Ce réservoir de voix va-t-il profiter au PTB ? L’extrême gauche n’a pas vocation à recueillir les votes anti-immigrés, au contraire. Ce n’est pas non plus le fonds de commerce du RWF (Rassemblement Wallonie-France). Démocratie nationale, qui se proclame  » le seul vrai successeur du Front national en Belgique « , ce qui démontre à quel point l’héritage est divisé, ne pourra se servir du sigle FN. Les autres groupuscules issus de la mouvance – Nation, Solidarité unitaire, ou la Fédération des nationalistes wallons -, même s’ils appellent à la constitution de listes ici et là, ne semblent pas être en mesure de s’organiser pour occuper le terrain. Wallonie d’abord, également fondé par des anciens du FN, a adopté un langage plus policé, plus réservé, joue la carte régionaliste wallonne plutôt que le nationalisme belgicain, et dit vouloir s’opposer à la N-VA. Tout dans son programme semble pesé pour qu’on ne puisse le classer dans l’extrême droite. Mais il y a le passé de ses dirigeants, qui ont tout de même du mal à rendre leur revirement crédible. Et aussi cette curieuse analogie, fait remarquer Jean Faniel, entre la présentation de son site ou de son affiche avec le site et l’affiche du mouvement Alsace d’abord, qui s’affirme, lui, résolument identitaire, veut  » mettre fin à l’immigration non européenne  » qui pose de graves problèmes de sécurité, qui souhaite  » l’expulsion de tous les clandestins « , qui  » s’oppose à l’extension du droit de vote aux résidents non européens « , et refuse que l’islam,  » qui n’est pas et ne sera jamais une religion européenne « , puisse bénéficier du moindre soutien des pouvoirs publics. Alsace d’abord dont le site Internet renvoie vers ceux du FPÖ autrichien de feu Jörg Haider, de la Ligue du Nord en Italie, de Pro Deutschland et du Vlaams Belang… Il n’en faut pas plus pour se faire une idée.

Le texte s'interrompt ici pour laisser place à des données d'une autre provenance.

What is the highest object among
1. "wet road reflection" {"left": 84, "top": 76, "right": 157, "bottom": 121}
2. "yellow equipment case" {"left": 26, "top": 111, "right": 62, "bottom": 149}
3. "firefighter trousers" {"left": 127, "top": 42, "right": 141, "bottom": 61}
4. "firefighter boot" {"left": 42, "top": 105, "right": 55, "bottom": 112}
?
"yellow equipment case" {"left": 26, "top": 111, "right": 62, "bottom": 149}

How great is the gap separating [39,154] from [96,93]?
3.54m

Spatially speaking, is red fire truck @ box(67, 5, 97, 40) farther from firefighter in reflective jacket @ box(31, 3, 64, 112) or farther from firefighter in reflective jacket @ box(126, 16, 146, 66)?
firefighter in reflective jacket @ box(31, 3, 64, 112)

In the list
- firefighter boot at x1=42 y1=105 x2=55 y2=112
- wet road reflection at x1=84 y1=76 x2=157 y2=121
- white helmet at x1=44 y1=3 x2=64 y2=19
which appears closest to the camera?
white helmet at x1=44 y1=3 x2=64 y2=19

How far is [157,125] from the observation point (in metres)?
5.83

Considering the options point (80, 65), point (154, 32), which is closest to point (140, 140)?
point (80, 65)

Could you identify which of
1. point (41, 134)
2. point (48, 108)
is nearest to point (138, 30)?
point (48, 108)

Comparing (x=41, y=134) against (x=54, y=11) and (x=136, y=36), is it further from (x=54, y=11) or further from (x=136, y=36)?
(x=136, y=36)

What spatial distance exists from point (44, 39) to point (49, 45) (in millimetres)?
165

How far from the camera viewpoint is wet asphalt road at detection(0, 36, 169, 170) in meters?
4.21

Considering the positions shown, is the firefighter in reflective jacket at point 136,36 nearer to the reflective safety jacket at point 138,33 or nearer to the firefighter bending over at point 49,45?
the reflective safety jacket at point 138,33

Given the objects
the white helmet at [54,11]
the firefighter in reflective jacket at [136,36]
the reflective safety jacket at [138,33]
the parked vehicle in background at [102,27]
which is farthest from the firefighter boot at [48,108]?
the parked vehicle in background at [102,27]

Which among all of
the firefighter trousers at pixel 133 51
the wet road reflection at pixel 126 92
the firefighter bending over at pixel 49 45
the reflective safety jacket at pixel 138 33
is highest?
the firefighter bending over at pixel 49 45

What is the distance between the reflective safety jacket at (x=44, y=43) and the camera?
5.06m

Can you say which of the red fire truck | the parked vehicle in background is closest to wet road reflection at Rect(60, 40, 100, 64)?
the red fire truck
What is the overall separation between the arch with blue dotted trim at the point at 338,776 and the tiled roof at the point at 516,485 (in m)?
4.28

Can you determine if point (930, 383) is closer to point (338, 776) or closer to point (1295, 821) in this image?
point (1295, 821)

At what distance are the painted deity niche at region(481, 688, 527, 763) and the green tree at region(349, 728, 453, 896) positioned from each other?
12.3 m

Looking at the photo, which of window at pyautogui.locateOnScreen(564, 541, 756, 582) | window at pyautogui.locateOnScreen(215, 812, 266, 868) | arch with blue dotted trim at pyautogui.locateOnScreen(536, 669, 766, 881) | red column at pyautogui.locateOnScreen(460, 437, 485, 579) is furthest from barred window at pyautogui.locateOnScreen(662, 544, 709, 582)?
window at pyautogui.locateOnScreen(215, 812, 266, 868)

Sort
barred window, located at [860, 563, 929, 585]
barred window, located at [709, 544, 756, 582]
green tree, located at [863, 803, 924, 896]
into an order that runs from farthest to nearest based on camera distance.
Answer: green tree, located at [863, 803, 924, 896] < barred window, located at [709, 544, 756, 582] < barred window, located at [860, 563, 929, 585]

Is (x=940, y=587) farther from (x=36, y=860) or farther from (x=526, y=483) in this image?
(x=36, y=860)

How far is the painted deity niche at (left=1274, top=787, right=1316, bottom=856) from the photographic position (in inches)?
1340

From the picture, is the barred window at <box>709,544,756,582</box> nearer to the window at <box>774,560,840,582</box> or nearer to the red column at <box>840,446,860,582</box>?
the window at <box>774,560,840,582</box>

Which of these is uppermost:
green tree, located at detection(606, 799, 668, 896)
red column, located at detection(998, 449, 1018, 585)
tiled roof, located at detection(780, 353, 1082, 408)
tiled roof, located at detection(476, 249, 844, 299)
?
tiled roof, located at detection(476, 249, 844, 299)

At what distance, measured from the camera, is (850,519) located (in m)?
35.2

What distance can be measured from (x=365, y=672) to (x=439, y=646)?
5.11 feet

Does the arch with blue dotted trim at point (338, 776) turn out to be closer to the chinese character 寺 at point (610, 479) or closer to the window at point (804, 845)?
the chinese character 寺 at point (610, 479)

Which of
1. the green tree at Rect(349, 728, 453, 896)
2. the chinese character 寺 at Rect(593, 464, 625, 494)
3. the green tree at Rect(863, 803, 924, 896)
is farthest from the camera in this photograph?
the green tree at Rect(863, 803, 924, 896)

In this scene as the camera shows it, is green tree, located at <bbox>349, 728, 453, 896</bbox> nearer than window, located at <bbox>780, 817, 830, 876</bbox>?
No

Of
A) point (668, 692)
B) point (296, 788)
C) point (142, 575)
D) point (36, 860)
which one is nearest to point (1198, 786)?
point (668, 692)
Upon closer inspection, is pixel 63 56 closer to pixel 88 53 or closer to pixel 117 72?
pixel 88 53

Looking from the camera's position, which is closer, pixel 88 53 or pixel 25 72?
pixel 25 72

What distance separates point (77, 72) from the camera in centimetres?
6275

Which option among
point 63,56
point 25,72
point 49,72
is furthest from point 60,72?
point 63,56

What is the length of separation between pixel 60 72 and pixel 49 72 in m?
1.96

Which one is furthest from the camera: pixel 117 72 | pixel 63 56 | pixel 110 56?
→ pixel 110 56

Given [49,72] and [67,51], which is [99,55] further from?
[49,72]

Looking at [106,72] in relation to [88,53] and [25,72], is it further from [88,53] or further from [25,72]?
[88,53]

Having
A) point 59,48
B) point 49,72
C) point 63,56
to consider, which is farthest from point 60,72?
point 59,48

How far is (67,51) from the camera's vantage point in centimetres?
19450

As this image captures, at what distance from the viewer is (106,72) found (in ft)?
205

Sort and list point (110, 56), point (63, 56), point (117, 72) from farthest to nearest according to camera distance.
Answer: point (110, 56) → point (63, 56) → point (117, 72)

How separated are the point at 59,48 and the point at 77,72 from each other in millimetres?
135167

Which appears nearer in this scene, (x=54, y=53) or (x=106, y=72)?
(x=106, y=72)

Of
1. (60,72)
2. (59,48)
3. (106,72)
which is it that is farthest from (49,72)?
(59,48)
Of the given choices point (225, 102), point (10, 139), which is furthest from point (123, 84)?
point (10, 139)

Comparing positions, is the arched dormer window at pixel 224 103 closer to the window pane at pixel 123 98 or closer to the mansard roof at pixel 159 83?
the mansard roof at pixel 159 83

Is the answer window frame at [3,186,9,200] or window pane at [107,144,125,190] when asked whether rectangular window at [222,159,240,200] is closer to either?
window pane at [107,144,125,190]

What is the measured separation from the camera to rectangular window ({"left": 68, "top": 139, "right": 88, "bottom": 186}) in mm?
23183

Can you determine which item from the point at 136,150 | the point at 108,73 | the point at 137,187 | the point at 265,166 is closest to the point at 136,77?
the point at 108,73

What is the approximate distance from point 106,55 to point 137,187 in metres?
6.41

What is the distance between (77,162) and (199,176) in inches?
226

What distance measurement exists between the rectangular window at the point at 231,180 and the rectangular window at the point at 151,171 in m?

Ne pas vendre la peau de l’ours…

… Ni prendre ses désirs pour des réalités. Ses opposants de toujours enterrent peut-être un peu vite le FN, ses membres et surtout ses électeurs. Les derniers grands sondages, hors tension électorale vive, mentionnent bel et bien une présence des anciens du Front national. Selon l’enquête RTBF -La Libre (publiée en mai), 5,9 % des futurs électeurs se prononceraient pour le FN (dont ils ne savent pas encore la disparition), et Wallonie d’abord atteindrait 1,7 %. Selon RTL -Le Soir (en juin), Wallonie d’abord obtiendrait 3,1 %, et Démocratie nationale, 1,4 %. Rien à voir avec un score bleu marine, mais une présence tout de même. Il ne faut pas oublier non plus que 10 % des Bruxellois et 12 % des Wallons, interrogés avant la présidentielle, avaient répondu qu’ils auraient voté Le Pen s’ils avaient été concernés.

S’il n’y a plus de Front national, il y a le Parti populaire, crédité, dans l’ordre, de 2,6 % et de 1,6 % par les deux sondages. Il n’a pas exactement le même profil que le FN, il ne se prononce pas nécessairement pour la défense de l’identité ou la préférence nationale.  » C’est un parti de droite, très à droite, estime Jean Faniel, mais qui ne dispose pas d’ancrage local, qui n’a guère de crédibilité dans les médias, dont le parcours est depuis le départ chaotique, avec la présence puis l’exclusion de Rudy Aernoudt ou les dérapages de Laurent Louis dont l’exclusion a privé le parti de sa dotation. Il aura du mal à déposer des listes aux communales.  » Le Parti populaire n’en annonce à ce stade qu’une quinzaine, à Bruxelles, Molenbeek, Dinant, Liège, Huy… avec l’espoir avoué par son président Mischaël Modrikamen de  » participer à la constitution de majorités « . Mais lui-même n’en sera pas, afin de mieux mettre le PP en ordre de marche pour les élections régionales de 2014… s’il tient jusque-là. Les communales représentent, pour lui, un enjeu national, et le PP entend devenir le  » partenaire de la N-VA « . La récupération maximale des dépouilles du FN fait partie de sa stratégie, le PP ne s’en cache d’ailleurs pas.